### Consigne
Dans le texte sur l'étalonnage, réécrivez sous forme de liste le paragraphe qui commence par « On a fait un étalonnage chez Micro Climat », en conservant ses faits principaux.

### Texte étudié

>>>>>

On a fait un étalonnage chez Micro Climat, avec Gadiel Bendelac, qui est l’étalonneur avec qui je travaille très régulièrement. Quand on a fait nos tests d’étalonnage, on s’est rendu compte que l’ACES était ce qui permettait d’exploiter le meilleur de chaque capteur, sans non plus forcément harmoniser car ce n’était vraiment pas notre but, mais en tout cas c’est ce qui nous a semblé le plus adapté. C’est sûr qu’on avait une beaucoup plus grande marge de manœuvre et de travail en F55 qu’en Blackmagic. On a utilisé une LUT retour film 35 mm pour la partie en France, et une LUT retour film Super 16 pour la partie en Haïti. On a fait un ajout de grain pour la partie en France, qu’on n’a pas fait en Haïti.

Il y a un photographe que Wilmarc m’a fait découvrir, Jean-Claude Coutausse, qui a fait des reportages photo en Haïti, et ça a guidé Wilmarc dans la manière dont il a cadré là-bas, ainsi que dans le travail d’étalonnage. Toutes les femmes portent des costumes parfois très colorés, ce sont des teintes qui sont extrêmement présentes, et la nuit pourrait avoir tendance à les effacer, donc tout notre travail d’étalonnage, sur la partie en Haïti, a été de voir comment, en étant dans des sous-expositions assez marquées, on allait garder une présence de la couleur très forte, et l’ACES nous a beaucoup aidés en cela.
En Haïti, ce qui est très marquant c’est cette diversité de teintes de vert, ce n’est pas forcément évident à travailler en étalonnage donc on a cherché, avec Gadiel au moment de l’étalonnage, la manière de les restituer, de garder cette saturation, sans tomber non plus dans des verts qui allaient être complètement fluos, pour restituer leur variété et leur densité.

<<<<<

### Éléments stockés
>>>>>

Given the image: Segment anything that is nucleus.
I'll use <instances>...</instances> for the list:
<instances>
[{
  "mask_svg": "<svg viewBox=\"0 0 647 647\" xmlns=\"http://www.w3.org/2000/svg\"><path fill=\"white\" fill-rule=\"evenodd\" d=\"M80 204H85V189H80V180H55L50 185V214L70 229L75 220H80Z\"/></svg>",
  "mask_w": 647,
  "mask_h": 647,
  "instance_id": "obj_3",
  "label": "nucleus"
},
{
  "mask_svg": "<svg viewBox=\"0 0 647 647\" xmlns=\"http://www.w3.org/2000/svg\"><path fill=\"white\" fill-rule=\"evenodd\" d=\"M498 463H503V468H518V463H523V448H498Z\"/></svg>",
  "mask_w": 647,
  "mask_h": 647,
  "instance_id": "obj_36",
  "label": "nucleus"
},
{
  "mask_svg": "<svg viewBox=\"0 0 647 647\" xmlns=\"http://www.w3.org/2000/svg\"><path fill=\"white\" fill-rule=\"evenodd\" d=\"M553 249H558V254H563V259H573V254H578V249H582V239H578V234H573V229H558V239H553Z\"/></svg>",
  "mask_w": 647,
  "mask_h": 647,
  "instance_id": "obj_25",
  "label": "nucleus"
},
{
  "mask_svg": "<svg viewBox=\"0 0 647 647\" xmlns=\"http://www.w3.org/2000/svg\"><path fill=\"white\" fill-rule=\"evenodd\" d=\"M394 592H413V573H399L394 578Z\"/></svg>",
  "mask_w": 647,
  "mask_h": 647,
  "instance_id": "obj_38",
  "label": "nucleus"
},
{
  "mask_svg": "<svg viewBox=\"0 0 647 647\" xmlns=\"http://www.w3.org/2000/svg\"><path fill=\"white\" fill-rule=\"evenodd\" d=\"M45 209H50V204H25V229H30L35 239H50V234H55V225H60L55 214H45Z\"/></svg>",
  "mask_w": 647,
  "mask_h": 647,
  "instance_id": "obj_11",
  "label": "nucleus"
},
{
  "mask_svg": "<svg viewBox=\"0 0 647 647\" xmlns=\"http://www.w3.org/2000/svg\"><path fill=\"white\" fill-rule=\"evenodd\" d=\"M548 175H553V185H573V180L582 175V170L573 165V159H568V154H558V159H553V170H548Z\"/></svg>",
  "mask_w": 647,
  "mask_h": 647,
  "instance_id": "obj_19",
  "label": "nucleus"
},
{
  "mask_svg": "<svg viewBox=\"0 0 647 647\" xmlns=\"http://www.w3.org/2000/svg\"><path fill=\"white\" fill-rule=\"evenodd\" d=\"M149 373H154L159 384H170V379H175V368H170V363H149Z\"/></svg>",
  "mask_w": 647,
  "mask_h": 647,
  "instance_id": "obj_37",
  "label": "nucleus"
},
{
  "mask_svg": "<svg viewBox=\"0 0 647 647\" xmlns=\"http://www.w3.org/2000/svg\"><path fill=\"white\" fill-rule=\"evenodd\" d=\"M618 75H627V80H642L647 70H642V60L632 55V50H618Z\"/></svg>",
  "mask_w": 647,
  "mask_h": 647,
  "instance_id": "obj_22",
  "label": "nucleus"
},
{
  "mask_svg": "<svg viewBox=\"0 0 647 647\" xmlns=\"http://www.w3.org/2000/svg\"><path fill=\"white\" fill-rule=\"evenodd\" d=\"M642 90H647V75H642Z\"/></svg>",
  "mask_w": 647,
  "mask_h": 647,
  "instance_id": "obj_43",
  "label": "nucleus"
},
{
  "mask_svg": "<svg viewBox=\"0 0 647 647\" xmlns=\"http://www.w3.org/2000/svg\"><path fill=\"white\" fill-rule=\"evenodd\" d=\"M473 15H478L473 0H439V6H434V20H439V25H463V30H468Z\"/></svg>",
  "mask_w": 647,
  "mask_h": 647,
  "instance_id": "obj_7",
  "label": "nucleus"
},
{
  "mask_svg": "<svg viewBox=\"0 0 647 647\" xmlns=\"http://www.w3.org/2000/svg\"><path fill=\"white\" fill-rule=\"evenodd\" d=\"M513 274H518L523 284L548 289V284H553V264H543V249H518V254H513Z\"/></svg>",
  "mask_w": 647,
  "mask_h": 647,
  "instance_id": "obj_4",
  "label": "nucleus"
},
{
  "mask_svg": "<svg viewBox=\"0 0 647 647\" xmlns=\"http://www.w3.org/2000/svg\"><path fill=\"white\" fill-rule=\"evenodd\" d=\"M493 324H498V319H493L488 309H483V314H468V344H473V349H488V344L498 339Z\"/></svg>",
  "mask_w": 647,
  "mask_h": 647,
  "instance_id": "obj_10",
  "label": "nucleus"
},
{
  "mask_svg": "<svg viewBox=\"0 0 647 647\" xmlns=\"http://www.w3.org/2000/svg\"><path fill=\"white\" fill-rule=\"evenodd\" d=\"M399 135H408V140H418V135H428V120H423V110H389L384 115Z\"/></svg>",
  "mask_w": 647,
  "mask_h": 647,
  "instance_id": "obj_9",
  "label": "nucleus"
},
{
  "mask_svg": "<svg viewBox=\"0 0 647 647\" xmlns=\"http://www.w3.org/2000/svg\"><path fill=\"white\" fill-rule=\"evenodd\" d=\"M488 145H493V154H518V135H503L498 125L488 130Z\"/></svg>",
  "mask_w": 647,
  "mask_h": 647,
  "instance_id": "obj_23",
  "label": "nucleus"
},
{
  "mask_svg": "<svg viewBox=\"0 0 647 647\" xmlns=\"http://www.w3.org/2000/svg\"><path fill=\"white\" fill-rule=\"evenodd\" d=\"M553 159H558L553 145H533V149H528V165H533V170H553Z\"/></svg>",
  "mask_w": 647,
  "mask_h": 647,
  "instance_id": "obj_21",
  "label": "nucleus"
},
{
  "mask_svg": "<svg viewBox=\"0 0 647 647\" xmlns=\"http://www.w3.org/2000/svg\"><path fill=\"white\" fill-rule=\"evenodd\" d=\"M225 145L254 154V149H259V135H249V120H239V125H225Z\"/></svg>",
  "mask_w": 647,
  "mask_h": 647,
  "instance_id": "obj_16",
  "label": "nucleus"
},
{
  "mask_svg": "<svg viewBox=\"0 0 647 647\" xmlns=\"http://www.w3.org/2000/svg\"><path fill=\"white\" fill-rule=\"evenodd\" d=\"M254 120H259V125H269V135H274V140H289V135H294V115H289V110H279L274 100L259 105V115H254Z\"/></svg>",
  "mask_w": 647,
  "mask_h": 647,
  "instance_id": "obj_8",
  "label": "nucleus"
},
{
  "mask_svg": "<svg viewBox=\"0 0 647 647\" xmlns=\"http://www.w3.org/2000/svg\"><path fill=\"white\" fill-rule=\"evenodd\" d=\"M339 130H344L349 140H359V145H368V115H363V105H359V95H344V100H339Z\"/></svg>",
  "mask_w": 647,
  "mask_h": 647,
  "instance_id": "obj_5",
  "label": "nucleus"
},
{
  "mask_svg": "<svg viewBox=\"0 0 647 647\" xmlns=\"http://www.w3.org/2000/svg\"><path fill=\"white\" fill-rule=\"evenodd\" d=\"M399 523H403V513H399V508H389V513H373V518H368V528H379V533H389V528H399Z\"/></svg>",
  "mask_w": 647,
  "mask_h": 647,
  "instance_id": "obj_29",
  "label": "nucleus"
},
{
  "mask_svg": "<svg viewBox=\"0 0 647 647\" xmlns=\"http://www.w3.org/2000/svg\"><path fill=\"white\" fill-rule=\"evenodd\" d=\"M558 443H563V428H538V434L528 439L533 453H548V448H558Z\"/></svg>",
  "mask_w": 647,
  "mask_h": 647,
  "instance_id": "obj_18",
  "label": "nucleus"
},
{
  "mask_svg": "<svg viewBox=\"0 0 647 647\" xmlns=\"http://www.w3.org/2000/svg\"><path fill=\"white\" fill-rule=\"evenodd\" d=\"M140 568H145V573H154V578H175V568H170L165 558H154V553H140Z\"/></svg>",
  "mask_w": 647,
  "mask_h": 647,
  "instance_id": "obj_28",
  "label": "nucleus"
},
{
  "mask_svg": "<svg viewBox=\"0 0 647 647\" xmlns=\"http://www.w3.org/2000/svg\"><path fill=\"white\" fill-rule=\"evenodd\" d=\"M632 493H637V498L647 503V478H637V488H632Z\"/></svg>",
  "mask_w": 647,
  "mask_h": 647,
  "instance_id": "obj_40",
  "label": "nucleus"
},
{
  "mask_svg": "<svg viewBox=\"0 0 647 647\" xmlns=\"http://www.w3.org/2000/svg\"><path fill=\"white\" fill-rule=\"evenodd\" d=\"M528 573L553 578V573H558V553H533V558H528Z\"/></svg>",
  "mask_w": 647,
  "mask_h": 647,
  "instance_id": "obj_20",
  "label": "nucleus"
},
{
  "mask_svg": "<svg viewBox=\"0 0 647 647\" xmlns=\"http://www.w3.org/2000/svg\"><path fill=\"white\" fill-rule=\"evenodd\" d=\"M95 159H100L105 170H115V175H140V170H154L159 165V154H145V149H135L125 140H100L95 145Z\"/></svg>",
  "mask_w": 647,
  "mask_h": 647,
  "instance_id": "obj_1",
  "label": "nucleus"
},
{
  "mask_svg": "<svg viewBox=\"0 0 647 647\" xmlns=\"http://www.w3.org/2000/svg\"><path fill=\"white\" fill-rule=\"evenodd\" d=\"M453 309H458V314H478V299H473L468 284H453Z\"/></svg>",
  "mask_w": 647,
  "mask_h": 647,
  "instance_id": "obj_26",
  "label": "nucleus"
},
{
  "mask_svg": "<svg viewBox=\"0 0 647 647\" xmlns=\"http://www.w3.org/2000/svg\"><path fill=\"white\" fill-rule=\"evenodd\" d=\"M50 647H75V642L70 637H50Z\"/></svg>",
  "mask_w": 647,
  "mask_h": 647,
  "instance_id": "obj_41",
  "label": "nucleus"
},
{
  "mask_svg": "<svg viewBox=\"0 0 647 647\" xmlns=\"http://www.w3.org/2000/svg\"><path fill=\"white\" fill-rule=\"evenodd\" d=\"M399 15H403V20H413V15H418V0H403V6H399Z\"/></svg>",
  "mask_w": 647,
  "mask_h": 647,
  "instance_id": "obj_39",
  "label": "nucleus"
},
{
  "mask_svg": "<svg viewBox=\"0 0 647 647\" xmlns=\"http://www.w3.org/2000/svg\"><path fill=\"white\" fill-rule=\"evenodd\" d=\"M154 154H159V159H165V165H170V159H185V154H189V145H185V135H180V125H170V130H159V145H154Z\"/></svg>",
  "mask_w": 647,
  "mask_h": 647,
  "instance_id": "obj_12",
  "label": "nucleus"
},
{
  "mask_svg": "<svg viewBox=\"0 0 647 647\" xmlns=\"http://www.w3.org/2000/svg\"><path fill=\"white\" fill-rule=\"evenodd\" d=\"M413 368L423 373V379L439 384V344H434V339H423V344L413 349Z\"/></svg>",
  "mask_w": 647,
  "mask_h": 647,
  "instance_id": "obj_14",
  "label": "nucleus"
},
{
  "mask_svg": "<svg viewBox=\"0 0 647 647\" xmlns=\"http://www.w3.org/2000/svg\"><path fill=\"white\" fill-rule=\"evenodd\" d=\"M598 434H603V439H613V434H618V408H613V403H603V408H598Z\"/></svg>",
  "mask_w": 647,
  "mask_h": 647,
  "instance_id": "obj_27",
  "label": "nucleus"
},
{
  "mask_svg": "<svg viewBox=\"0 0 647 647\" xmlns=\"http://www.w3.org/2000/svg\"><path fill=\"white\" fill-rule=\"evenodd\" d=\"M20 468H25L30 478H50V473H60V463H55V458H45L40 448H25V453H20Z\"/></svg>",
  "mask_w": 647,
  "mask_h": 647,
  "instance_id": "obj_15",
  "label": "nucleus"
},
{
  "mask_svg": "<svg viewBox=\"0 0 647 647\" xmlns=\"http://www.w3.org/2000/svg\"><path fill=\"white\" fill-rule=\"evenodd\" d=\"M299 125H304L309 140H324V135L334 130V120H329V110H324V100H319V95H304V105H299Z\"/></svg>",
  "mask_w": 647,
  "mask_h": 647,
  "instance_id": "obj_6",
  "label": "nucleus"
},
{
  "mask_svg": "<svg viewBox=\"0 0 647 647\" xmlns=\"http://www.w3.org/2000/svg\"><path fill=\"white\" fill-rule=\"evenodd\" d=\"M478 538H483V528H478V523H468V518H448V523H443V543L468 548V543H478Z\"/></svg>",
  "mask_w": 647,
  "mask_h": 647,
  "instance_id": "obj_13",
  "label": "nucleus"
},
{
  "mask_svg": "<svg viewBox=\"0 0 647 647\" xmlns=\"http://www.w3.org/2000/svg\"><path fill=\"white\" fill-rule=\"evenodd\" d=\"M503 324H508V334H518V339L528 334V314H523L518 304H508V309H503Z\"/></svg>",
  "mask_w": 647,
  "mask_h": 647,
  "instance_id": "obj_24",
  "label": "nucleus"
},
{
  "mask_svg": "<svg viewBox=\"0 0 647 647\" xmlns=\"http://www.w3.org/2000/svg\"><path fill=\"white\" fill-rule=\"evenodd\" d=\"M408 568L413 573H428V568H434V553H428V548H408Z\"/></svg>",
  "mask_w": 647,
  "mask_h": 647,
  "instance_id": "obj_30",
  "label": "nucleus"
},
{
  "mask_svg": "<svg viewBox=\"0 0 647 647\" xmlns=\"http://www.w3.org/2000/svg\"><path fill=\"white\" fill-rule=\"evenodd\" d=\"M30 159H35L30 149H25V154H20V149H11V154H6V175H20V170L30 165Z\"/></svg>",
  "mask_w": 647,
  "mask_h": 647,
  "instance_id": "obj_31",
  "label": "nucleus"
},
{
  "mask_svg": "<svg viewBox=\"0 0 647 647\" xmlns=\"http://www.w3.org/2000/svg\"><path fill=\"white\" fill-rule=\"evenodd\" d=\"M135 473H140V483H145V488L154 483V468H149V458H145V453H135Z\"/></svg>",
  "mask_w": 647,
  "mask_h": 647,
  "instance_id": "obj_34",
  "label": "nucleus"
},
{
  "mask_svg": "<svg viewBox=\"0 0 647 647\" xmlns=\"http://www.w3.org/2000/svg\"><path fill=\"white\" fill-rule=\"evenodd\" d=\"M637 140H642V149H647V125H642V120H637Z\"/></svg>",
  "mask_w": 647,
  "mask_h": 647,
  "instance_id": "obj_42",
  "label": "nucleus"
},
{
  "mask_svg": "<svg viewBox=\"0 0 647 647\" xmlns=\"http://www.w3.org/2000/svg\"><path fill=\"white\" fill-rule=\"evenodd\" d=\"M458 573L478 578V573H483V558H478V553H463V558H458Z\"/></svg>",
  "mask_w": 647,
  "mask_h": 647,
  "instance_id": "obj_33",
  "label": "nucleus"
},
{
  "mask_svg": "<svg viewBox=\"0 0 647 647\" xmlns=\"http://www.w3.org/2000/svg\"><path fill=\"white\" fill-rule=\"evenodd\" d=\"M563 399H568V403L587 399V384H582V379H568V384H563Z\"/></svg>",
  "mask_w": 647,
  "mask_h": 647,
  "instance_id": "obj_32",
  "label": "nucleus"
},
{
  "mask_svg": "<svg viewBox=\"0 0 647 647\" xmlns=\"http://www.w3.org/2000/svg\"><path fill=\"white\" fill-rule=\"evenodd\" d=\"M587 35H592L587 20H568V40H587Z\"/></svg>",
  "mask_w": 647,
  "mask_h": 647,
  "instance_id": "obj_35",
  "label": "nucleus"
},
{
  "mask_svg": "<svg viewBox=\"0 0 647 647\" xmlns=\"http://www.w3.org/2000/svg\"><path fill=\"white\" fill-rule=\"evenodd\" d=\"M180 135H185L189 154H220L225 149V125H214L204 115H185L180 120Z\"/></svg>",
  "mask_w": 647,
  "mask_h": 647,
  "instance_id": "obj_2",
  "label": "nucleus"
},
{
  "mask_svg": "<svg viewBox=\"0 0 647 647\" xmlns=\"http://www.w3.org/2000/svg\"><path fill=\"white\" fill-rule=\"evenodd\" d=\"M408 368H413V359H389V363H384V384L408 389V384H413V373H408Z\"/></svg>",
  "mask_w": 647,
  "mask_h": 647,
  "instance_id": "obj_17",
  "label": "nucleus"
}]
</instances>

<<<<<

### Corrigé
- Étalonnage réalisé chez Micro Climat avec Gadiel Bendelac, étalonneur avec qui le travail est très régulier.
- Les tests ont montré que l'ACES permettait d'exploiter le meilleur de chaque capteur, sans chercher à harmoniser.
- La marge de manœuvre était beaucoup plus grande en F55 qu'en Blackmagic.
- LUT retour film 35 mm pour la partie en France, LUT retour film Super 16 pour la partie en Haïti.
- Ajout de grain pour la partie en France uniquement.